WRITTEN REQUEST → Locate the line containing "Of these options" in the material below; repeat it and every line after it, exactly as written.

# # # #

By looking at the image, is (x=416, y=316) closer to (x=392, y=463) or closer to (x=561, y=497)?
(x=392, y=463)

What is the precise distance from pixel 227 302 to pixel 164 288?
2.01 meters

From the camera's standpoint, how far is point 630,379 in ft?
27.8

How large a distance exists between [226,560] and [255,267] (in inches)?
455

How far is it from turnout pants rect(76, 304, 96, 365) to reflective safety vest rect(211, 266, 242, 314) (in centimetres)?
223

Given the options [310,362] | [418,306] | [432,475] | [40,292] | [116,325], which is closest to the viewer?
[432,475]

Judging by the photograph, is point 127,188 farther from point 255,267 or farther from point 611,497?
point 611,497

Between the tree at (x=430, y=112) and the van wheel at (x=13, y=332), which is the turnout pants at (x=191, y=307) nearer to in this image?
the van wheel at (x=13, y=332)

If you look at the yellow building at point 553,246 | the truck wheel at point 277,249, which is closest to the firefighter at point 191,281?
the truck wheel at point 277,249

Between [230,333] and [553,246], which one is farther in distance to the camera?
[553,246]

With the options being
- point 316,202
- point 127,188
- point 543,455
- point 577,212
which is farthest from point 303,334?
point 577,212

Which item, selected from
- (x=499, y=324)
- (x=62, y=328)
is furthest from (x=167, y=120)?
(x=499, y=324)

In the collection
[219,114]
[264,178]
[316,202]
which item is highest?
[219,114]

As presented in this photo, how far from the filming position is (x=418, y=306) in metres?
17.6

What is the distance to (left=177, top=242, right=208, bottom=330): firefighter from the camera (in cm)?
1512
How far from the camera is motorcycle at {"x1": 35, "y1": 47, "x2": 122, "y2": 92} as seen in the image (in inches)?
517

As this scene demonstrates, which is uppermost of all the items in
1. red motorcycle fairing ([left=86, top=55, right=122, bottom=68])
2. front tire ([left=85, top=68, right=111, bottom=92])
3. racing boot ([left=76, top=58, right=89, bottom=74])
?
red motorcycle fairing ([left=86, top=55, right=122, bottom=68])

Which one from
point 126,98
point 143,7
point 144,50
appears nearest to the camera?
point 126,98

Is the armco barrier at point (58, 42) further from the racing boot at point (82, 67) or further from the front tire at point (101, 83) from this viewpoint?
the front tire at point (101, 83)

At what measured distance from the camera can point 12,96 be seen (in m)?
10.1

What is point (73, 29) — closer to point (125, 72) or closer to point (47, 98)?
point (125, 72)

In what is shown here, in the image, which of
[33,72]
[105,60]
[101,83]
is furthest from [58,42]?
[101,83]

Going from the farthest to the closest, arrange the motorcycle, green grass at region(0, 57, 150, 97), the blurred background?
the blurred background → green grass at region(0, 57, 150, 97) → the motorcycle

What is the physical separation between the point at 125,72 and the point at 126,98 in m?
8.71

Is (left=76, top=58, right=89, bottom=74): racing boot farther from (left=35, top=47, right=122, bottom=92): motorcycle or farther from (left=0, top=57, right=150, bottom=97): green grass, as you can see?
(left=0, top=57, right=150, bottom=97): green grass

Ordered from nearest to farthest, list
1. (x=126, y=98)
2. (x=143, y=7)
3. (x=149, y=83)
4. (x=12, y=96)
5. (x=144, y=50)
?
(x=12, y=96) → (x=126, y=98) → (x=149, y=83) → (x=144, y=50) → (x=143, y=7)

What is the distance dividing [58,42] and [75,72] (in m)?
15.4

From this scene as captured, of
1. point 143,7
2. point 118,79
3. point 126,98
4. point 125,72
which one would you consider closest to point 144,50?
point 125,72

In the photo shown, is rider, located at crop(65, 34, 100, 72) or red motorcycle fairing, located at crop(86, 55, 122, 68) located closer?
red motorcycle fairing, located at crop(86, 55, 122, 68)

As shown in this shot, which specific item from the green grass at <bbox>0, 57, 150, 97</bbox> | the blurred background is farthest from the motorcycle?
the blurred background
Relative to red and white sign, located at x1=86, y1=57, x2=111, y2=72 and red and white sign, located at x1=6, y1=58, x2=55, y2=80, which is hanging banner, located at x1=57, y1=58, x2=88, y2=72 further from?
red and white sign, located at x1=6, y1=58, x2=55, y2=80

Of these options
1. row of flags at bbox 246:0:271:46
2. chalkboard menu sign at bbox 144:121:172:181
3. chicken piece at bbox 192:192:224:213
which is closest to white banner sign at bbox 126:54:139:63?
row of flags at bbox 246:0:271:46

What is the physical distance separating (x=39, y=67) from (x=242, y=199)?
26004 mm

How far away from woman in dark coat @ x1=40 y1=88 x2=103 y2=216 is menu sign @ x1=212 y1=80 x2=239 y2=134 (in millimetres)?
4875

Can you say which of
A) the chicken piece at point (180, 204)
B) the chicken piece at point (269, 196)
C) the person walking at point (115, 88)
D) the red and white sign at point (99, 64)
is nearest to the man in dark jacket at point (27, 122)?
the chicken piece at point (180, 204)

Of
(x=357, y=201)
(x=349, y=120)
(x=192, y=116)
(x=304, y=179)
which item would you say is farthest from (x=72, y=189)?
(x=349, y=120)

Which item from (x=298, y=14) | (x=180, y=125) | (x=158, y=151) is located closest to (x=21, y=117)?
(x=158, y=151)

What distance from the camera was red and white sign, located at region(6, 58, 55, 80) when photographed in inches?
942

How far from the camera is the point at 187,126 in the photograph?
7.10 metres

# # # #

SOLVED EXERCISE →
Of these options
1. row of flags at bbox 246:0:271:46
2. chalkboard menu sign at bbox 144:121:172:181
3. chicken piece at bbox 192:192:224:213
which is closest to white banner sign at bbox 126:54:139:63?
row of flags at bbox 246:0:271:46

What is the physical distance separating (x=39, y=67) from (x=242, y=199)?
26004 mm

How far away from woman in dark coat @ x1=40 y1=88 x2=103 y2=216 is menu sign @ x1=212 y1=80 x2=239 y2=134 (in millimetres)?
4875

Can you say which of
A) the chicken piece at point (180, 204)
B) the chicken piece at point (269, 196)
C) the person walking at point (115, 88)
D) the red and white sign at point (99, 64)
is nearest to the man in dark jacket at point (27, 122)?
the chicken piece at point (180, 204)

Of
(x=357, y=201)
(x=349, y=120)
(x=192, y=116)
(x=304, y=179)
which item would you say is farthest from (x=72, y=189)?
(x=349, y=120)

Which item from (x=298, y=14) | (x=180, y=125) | (x=158, y=151) is located closest to (x=21, y=117)?
(x=158, y=151)

What distance from the camera was red and white sign, located at region(6, 58, 55, 80) when photographed in inches?
942

How far from the camera is the point at 187,126 in the photograph?
7.10 metres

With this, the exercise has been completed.